Karen stood slowly, shuffled out the van and leapt lightly down onto the dusty plain outside. She turned around and saw the looming gates of Fort Hebron. She felt a surge of relief, tempered when she saw Major Wallach, arms crossed, along with a platoon of heavily-armed infantry nervously fingering auto grenade launchers and laser pulse rifles.
“I thought you were going to kill us,” she admitted to the corpsman.
He jerked his head back and looked at her askance. “Whatever for?” He tapped his temple.
“Honor. Revenge. Samurai stuff. The usual.”
“You laugh, Mechwarrior Graham, but look around you. Look at this bare rock. The Combine is poor, MechWarrior Graham, always has been, always will be. We are never, ever going to be as rich as the Hegemony or Commonwealth. We embrace the Japanese culture because it’s the culture of a people who have nothing. We have rock gardens not because of Zen Buddhism, but because nothing grows in our gardens but rocks. We eat fish raw because we can’t afford fuel for a fire. We sleep on the floor because we don’t have money for a bed. And we defend our honor because it’s all we have.” He seemed almost sad, Karen thought. “You may think you are the ones being threatened,” he said. “You are wrong. It is we who are under attack. By your treaties, your merchants, your holo-vids, your empty promises of liberty, brotherhood and equality.
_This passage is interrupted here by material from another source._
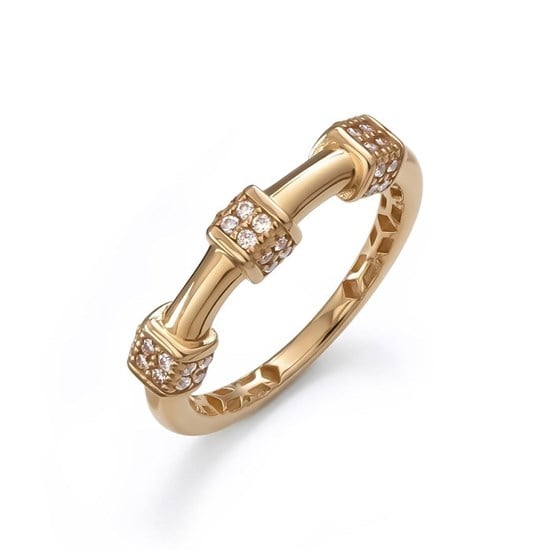 Cetaş Taşlı 14 Ayar Altın Yüzük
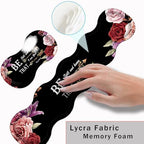 Keyboard Wrist Rest and Mouse Pad with Wrist Support Set Ergonomic Coaster,Memory Foam,Easy Typing Pain Relief,Large XL Desk Mat 31.5"x 11.8",Bible Verse Psalm 46-10 Adorable Peony Flower - Image 5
We are fighting back the only way we know how.”
He bowed slightly, then extended a hand. Karen shook it, once. “Die well,” he said.
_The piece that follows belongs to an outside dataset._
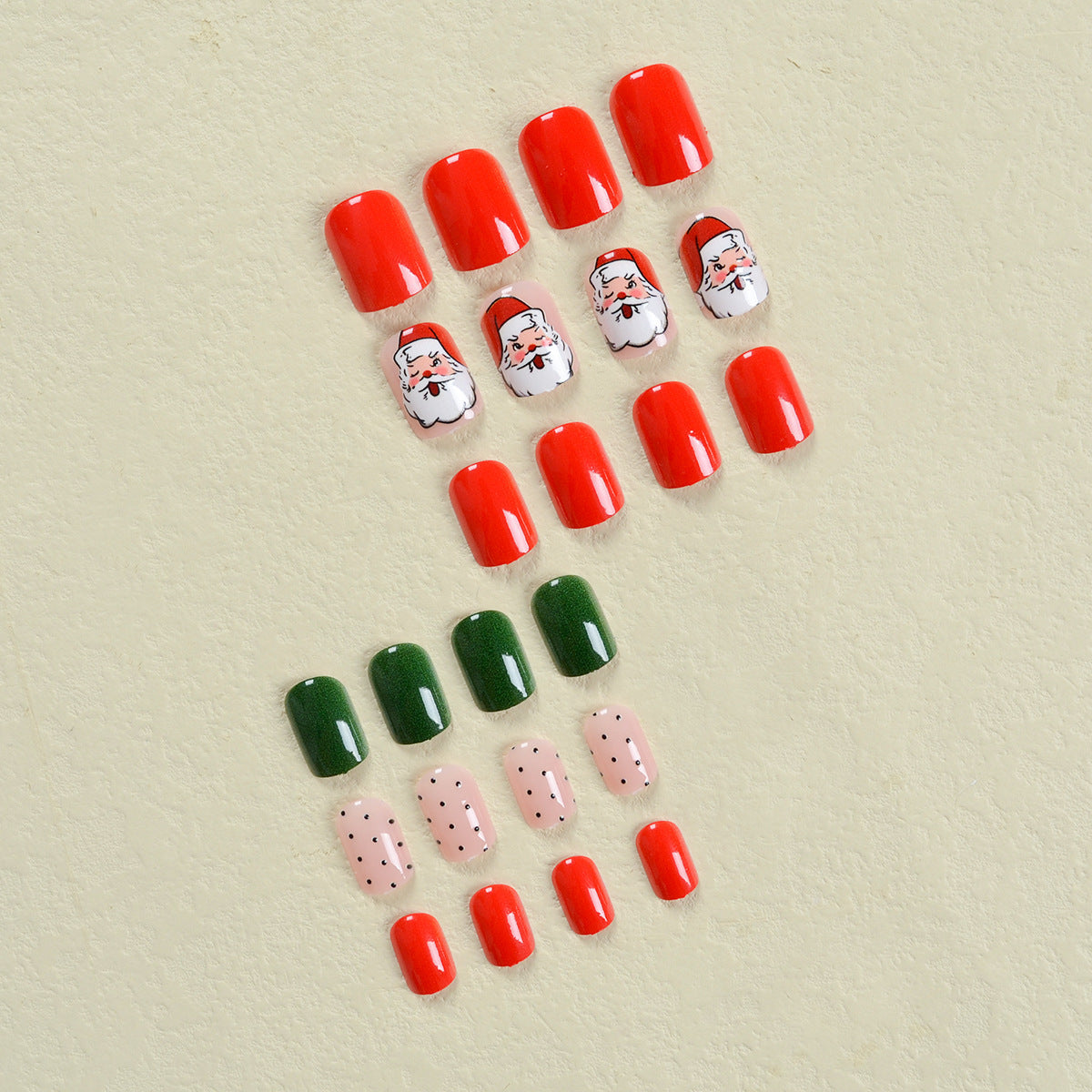 Cute Christmas Santa Claus Nail Wraps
“Thanks, uh, you too,” she replied unthinking. Then winced a little. Phrasing, Karen, phrasing.
The man grabbed onto the open van door, half-hauled himself back up, then paused and looked down at Karen. “You were not the only strangers in town tonight,” he said. “Others, who sounded like Luthien and smelled like soldiers. Be careful tomorrow, Devil of Awano.” He stepped into the van, and slammed the door behind him. Soon, the police van was bouncing back down the road towards Kuwabatake, leaving Karen and Vaughn coughing it its dusty residue.
“What was that all about?” Vaughn asked her. “Does he want you dead or not?”
“Search me,” Karen spat, trying to get the taste of dust from her mouth. Wiped it with the back of her hand. “Like he wants me dead, but only in a fair fight? I dunno, Captain, you think this samurai BS is all a con by the Kurita family to keep people in line, or are people genuinely looking for an identity?”
It was Vaughn’s turn to shrug. “Bit of both, I suppose.” Karen looked over at him, as he frowningly watched the rapidly-disappearing police van. His usual cement-hard hair was disheveled after the night’s adventure, his chin darkened by a day’s growth of stubble. A better look for him, she thought. He looked back at her, his eyes met hers, then slid to look at something past her shoulder. “If you want a second opinion on that, here comes Wallach. Looking mighty pleased with himself.”
Karen turned to find, for the second time that night, someone bearing down on her with determined strides. Only, instead of rage, Major Wallach seemed to be riding on a cloud of pure satisfaction. “Off-based without leave, Lieutenant?”
“Don’t worry sir, we didn’t murder anyone this time.”
That took the edge off his smile. Wallach looked sharply at Vaughn, who spectacularly failed to look innocent. Wallach tried again, “When the Colonel hears about this—”
“She will do nothing, because the order for my transfer here came straight from the 14th Army HQ on Dieron, Major, and she’s not about to commit career suicide over this.” Karen had had enough of Wallach’s needling, his shallow pride and bloodthirsty need to salve it. She ignored him and began to march toward the Fort’s gates.
She’d hoped he’d explode. Call her a loose cannon, maybe, threaten to court martial her, better yet challenge her to a duel: she'd be ready this time. Make himself look like an ass in front of the regiment. Instead, there was only silence, broken by the crunch of her boots in the sand as she walked through the security platoon, now drawn up on either side like a sullen honor guard.
She glanced back, once, just before she passed under the gates. And found Major Wallach watching her, coldly. Calculating.